Auf der Welle dieser Antirassismus-Bewegung wurde Joe Biden 2020 ins Weisse Haus gewählt. Bereits im Wahlkampf versprach er, bei einer Vakanz eine schwarze Frau für den Supreme Court zu nominieren. Mit Kamala Harris nahm er sich eine dunkelhäutige Frau als Vizepräsidentin zur Seite. Und mit der stellvertretenden Gesundheitsministerin Rachel Levine bekleidete erstmals eine Transgender-Frau ein solch hohes Regierungsamt. Biden machte es zu seiner Priorität, das bunteste Kabinett der amerikanischen Geschichte zu formen.

Die erste Verordnung, die Biden vor vier Jahren unterzeichnete, war die «Executive Order 13985». Die Verordnung beklagte die «unerträglichen Kosten des systematischen Rassismus». Und sie machte es zur Verantwortung der Regierung, in all ihrem Tun für soziale Gerechtigkeit und Fairness zu sorgen – nicht nur gegenüber dunkelhäutigen Menschen, sondern auch allen anderen «historisch unterversorgten, marginalisierten und durch andauernde Armut und Ungleichheit negativ betroffene» Personen oder Gemeinschaften.

Zu den benachteiligten Gesellschaftsgruppen zählte die Verordnung indes nicht nur dunkelhäutige und andere nichtweisse Personen, sondern etwa auch Transgender-Personen, Homosexuelle, Behinderte oder in ländlichen Gebieten lebende Menschen. Bidens Regierung beauftragte alle Bundesbehörden damit, mögliche Barrieren und Programme zu identifizieren, welche die Chancengleichheit und Fairness behindern. Zugleich verlangte sie die Entwicklung einer Methode, wie «Equity» überhaupt gemessen werden kann. Und sie verlangte, bei den Staatsausgaben nach Möglichkeiten zu suchen, um die Fairness zu fördern und «historische Fehler» auszumerzen.

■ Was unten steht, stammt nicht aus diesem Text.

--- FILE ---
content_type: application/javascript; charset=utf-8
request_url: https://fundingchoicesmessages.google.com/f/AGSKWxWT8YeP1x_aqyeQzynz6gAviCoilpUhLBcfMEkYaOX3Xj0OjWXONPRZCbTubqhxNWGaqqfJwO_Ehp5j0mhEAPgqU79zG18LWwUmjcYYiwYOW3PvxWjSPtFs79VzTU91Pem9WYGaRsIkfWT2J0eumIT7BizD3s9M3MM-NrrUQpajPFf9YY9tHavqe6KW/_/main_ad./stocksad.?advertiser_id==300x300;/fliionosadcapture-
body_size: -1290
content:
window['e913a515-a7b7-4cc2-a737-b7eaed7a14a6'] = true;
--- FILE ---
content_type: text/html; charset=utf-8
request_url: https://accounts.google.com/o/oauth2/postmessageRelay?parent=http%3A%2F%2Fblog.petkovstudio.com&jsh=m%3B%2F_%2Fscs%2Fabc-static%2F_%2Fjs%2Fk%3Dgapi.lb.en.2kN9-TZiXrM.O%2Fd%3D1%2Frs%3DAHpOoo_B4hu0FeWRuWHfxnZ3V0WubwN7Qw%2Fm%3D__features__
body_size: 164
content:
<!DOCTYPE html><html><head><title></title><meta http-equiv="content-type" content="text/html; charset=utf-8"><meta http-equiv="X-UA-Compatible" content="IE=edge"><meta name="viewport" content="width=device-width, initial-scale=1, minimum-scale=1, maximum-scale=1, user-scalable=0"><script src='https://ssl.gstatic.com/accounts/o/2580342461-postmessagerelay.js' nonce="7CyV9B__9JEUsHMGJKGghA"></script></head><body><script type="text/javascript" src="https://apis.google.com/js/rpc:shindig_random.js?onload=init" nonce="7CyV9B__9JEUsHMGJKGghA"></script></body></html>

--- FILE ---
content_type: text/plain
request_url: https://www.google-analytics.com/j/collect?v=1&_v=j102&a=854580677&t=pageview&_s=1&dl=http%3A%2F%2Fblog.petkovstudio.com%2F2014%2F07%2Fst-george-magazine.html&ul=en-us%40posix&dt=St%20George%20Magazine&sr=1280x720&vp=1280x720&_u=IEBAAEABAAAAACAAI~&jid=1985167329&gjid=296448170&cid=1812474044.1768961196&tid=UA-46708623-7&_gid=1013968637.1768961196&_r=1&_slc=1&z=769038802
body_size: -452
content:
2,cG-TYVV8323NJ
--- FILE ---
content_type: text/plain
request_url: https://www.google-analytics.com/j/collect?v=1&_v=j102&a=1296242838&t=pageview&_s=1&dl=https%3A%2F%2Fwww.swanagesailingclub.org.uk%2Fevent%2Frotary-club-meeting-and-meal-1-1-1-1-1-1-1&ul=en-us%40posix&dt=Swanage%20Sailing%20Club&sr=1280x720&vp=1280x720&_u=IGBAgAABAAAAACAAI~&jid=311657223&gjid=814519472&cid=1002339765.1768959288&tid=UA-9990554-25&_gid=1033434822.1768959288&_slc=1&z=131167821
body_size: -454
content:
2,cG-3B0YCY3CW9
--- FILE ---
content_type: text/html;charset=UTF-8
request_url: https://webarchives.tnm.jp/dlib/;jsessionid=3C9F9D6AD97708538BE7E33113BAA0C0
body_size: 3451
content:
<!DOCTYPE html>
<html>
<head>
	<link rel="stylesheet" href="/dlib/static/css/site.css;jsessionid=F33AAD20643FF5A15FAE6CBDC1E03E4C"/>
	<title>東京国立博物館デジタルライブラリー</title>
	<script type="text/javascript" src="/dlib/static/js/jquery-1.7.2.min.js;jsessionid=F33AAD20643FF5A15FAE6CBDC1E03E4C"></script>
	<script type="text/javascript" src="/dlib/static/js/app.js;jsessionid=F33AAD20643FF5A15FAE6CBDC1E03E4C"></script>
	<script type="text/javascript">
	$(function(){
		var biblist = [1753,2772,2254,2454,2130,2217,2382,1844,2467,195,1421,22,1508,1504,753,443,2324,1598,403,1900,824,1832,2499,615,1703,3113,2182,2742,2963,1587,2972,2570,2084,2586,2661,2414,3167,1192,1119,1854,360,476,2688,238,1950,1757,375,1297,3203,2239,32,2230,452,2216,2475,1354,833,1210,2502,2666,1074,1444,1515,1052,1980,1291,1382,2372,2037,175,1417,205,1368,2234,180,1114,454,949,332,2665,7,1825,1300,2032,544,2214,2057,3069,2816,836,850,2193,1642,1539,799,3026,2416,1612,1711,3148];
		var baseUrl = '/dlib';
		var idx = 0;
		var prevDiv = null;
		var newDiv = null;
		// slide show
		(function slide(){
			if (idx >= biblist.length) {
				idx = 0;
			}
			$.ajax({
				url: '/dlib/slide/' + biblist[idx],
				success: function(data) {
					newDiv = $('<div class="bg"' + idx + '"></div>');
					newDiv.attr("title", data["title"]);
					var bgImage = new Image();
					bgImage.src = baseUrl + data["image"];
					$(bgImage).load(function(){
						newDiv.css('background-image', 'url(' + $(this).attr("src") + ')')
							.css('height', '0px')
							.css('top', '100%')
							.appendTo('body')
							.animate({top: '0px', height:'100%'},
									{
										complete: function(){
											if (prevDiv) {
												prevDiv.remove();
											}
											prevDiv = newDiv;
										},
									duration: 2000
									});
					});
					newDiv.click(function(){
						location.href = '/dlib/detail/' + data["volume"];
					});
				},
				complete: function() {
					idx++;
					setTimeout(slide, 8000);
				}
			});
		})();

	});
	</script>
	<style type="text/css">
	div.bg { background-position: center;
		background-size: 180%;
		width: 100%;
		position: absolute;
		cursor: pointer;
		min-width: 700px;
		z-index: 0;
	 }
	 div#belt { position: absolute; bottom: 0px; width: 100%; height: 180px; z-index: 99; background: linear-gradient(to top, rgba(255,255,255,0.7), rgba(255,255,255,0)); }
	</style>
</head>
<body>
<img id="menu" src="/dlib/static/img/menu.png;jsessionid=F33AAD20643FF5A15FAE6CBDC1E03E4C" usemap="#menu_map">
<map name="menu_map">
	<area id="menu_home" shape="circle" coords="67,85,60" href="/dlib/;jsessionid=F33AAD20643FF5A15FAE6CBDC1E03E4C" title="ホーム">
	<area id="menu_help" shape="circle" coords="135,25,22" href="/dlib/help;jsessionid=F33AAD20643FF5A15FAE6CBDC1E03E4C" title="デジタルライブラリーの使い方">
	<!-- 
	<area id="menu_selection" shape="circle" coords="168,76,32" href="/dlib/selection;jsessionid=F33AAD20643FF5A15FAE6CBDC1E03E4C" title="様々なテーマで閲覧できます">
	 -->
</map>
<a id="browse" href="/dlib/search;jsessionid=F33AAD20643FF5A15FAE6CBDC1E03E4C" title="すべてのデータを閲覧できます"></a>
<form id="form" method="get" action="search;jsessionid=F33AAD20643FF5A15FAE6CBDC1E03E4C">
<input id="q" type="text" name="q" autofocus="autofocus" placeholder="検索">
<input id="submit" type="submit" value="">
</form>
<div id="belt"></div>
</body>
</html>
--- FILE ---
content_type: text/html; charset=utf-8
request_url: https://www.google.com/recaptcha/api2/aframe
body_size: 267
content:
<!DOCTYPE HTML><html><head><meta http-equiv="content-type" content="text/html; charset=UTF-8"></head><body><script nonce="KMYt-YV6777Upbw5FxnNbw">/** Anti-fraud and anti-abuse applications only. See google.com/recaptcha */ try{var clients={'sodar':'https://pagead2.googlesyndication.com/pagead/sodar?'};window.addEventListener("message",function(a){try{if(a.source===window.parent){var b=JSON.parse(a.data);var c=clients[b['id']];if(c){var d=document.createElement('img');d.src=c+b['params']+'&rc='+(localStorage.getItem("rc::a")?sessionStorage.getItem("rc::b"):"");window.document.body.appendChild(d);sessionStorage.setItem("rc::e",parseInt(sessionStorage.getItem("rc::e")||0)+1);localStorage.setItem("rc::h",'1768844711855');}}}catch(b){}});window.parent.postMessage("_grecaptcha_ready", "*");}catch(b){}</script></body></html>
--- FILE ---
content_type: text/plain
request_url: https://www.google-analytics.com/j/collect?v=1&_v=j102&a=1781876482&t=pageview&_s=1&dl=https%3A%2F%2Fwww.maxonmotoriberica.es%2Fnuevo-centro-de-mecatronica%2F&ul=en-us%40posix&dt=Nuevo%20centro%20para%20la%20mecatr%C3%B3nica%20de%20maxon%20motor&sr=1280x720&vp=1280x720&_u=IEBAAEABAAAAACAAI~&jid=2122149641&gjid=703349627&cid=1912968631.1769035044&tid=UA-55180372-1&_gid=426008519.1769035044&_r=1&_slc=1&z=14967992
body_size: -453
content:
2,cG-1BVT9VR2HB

Ein Diversity Officer für jede Behörde

Im Juni 2021 unterzeichnete Biden eine weitere Verordnung, um DEI auch innerhalb der Bundesverwaltung zu fördern. Sie verpflichtete jede Behörde dazu, einen CDO – Chief Diversity Officer – einzusetzen. Unter anderem wurden die Verwaltungsstellen dazu angehalten, engere Partnerschaften mit historisch afroamerikanisch geprägten Universitäten einzugehen, um vermehrt Personal von dort zu rekrutieren. Zudem mussten die einzelnen Departemente über ihre DEI-Fortschritte berichten und dazu auch die notwendigen Daten erheben. Auch die formulierten Ziele erscheinen dabei sehr divers: In einem Bericht von 2022 werden etwa die Förderung einer gendergerechten Sprache, der Zugang von Transgender-Personen zu medizinischen Therapien oder die vermehrte Beschäftigung von früheren Häftlingen genannt.

Während einige Vorgaben durchaus sinnvoll erscheinen, sind andere umstritten. Die DEI-Richtlinien unter Biden beeinflussten etwa auch die Vergabe von Covid-Hilfsgeldern. So klagten 2021 weisse Bauern dagegen, dass Washington 4 Milliarden Dollar ausgeben wollte, um die Schulden von «sozial benachteiligten», nichtweissen Bauern zu begleichen. Sie fühlten sich diskriminiert und waren vor Gericht damit erfolgreich. Oft sind die Initiativen zudem teuer und ihr Nutzen schwer zu messen: Gemäss der konservativen Organisation «Parents Defending Education» hatte Bidens Bildungsministerium in den vergangenen vier Jahren rund eine Milliarde Dollar für DEI-Initiativen ausgegeben.

Trumps Regierung verspricht nun, sich bei der Anstellung von Mitarbeitern, Beförderungen oder der Vergabe von Staatsaufträgen allein auf das Leistungsprinzip zu stützen. Es gehe darum, zu amerikanischen Werten wie der «individuellen Würde, harter Arbeit und Exzellenz» zurückzukehren.

Die Wähler scheint Trump damit auf seiner Seite zu haben. Biden wollte mit seiner Politik benachteiligten Minderheiten etwas Gutes tun. Doch seine Wählerbasis schätzte dies offenbar nicht besonders. Afroamerikaner und Latinos stimmten im November zwar immer noch mehrheitlich für die Demokraten und ihre Präsidentschaftskandidatin Kamala Harris. Aber Trump steigerte seine Stimmenanteile bei diesen Wählergruppen markant.